CHAPTER IX
Stereo-Isomerism: Stereo-Chemistry

The first gropings in the search for light on the inner structure of molecular groupings may be said to date from Biot’s work on polarisation. In 1815 Biot, a pupil of Malus, made the remarkable discovery that a number of naturally occurring organic compounds—e.g., sugar, tartaric acid, oil of turpentine, camphor, etc., are optically active—that is, rotate the plane of polarisation in one direction or the other. The property had previously been observed in quartz, and was assumed to be connected with the crystalline character of that substance. Biot, however, pointed out that the case of oil of turpentine which is a liquid, and the cases of the other substances when in solution, showed that crystalline character had no necessary connection with the phenomenon, but that it must be dependent upon the internal or molecular arrangement of the optically active substance.

In 1844 Mitscherlich, who first demonstrated the relation between atomic constitution and crystalline form, drew attention to the fact that the salts of the isomeric modifications of tartaric acid, studied by Berzelius, although possessing the same chemical composition, the same crystalline form, with the same angles, the same double refraction, and therefore the same angles between their optical axes, nevertheless behave quite differently as regards their optical activity, solutions of the tartrates rotating the plane of polarisation, whereas those of the racemates are inactive. In 1848 this remarkable circumstance engaged the attention of Louis Pasteur, a young man who had just completed his course at the École Normale in Paris, and was acting as assistant to Balard, the discoverer of the element bromine. Pasteur, on examining the crystals of the two forms of tartaric acid, and of some of their salts, detected the presence, on some of them, of certain facets—so-called hemihedral faces—which had hitherto been unrecognised, but were similar to facets which Haüy had observed on quartz. Haüy had, in fact, divided quartz crystals into two classes—right-handed and left-handed, depending upon the side on which these facets occurred. The forms were, as it is termed, enantiomorphous. Biot, moreover, found that some quartz crystals, cut parallel to the axis, turned the plane of polarisation to the right, whereas others turned it to the left; and Herschel suggested that the phenomena were probably connected, and such was found to be the case.

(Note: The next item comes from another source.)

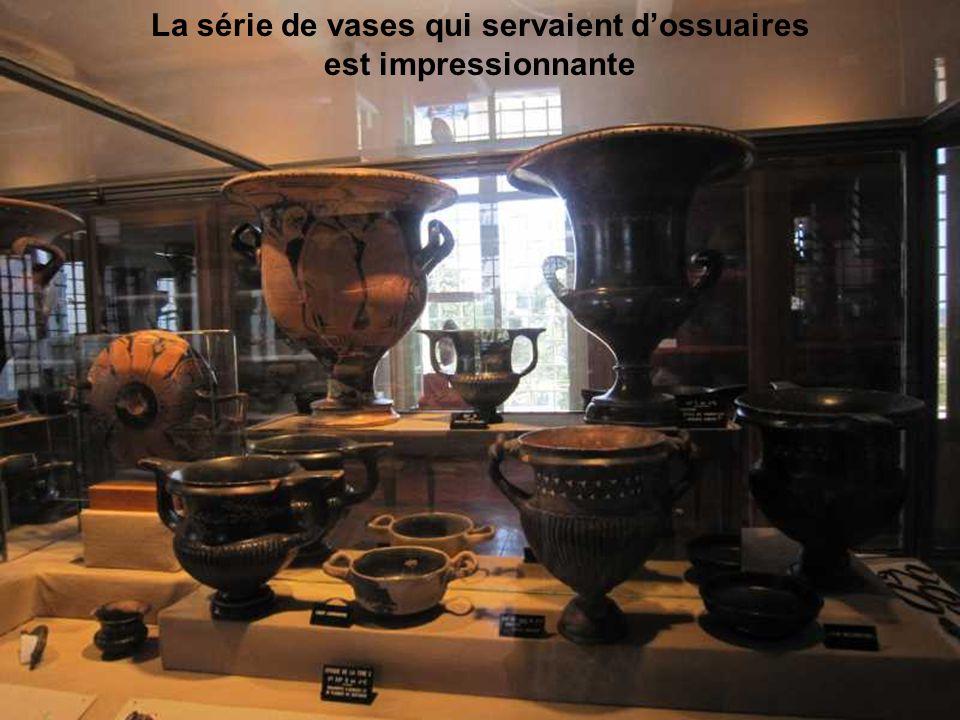 La série de vases qui servaient d'ossuaires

Mindful of Herschel’s observation, Pasteur found that the crystals of certain of the optically active tartrates showed hemihedral faces, whereas those of the corresponding racemates showed no trace of them. On recrystallising the racemates, however, it was noticed that two sets of crystals were formed—enantiomorphic forms—the first set of crystals having hemihedral forms on the right-hand side, and the second set on the left-hand side. The forms, in fact, were so related that one appeared, as if it were the image, as seen in a mirror, of the other. When solutions of these crystals were examined, one set was found to rotate to the right, the other to an equal degree to the left. The dextro-rotatory salt yielded ordinary tartaric acid; the corresponding lævo-rotatory acid was a hitherto unknown modification: the two together, in equal proportions, constituted racemic acid.

In 1863 Wislicenus published a remarkable memoir on the synthesis of lactic acid. The acid in sour milk was discovered by Scheele in 1780. In 1807 Berzelius discovered a similar acid, called sarcolactic acid, in muscle juice; this was erroneously pronounced by Liebig to be identical with that of sour milk. Other forms of lactic acid were made known, the structural character of which was not to be explained by current hypotheses. Wislicenus concluded that their differences could be due only to different arrangements of their atoms in space.

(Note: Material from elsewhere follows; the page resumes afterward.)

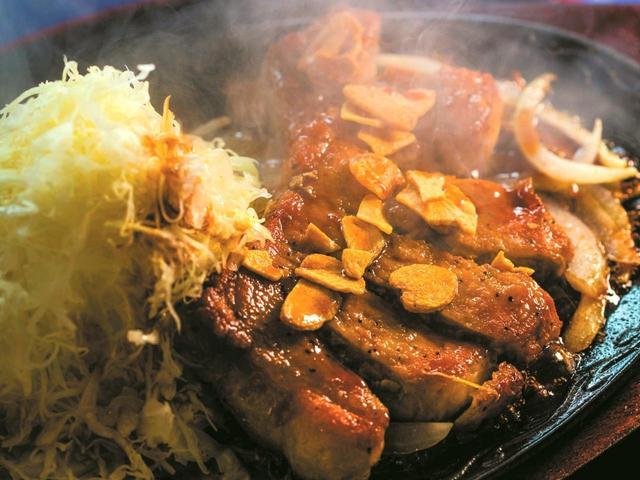 画像: たっぷり盛り付けられたキャベツは、熱せられた鉄板の上でタレを吸い込み、これだけでもご飯がすすむ。お味噌汁、お新香付き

In 1874 the conception of atomic grouping received a remarkable development by the publication of two memoirs—one by Van ’t Hoff, and the other by Le Bel—which served to connect molecular structure with optical activity. Confining their attention to carbon compounds, they inferred that all optically active substances contained at least one multivalent atom, united to other atoms or groups, so as to form in space an unsymmetrical arrangement. Van ’t Hoff regarded the carbon atom as occupying the centre of a tetrahedron, to the summits of which its valencies were directed. If different groupings are attached to these summits, the structure is asymmetrical, and is optically active. The two forms of lactic acid, for example, may be represented by the following space formulæ:

It will be seen from an inspection of the figures that the one is the image-form of the other, and, no matter how they are turned, they are not superposable; they are right- and left-handed, or, as it is termed, enantiomorphs.

There is no fundamental distinction between the hypothesis of Van ’t Hoff and Le Bel as to the effect of asymmetry on optical behaviour. Le Bel regards the effect of asymmetry simply as a necessary consequence of the presence of four dissimilar groupings, and as independent of valency and the geometrical form of the molecule.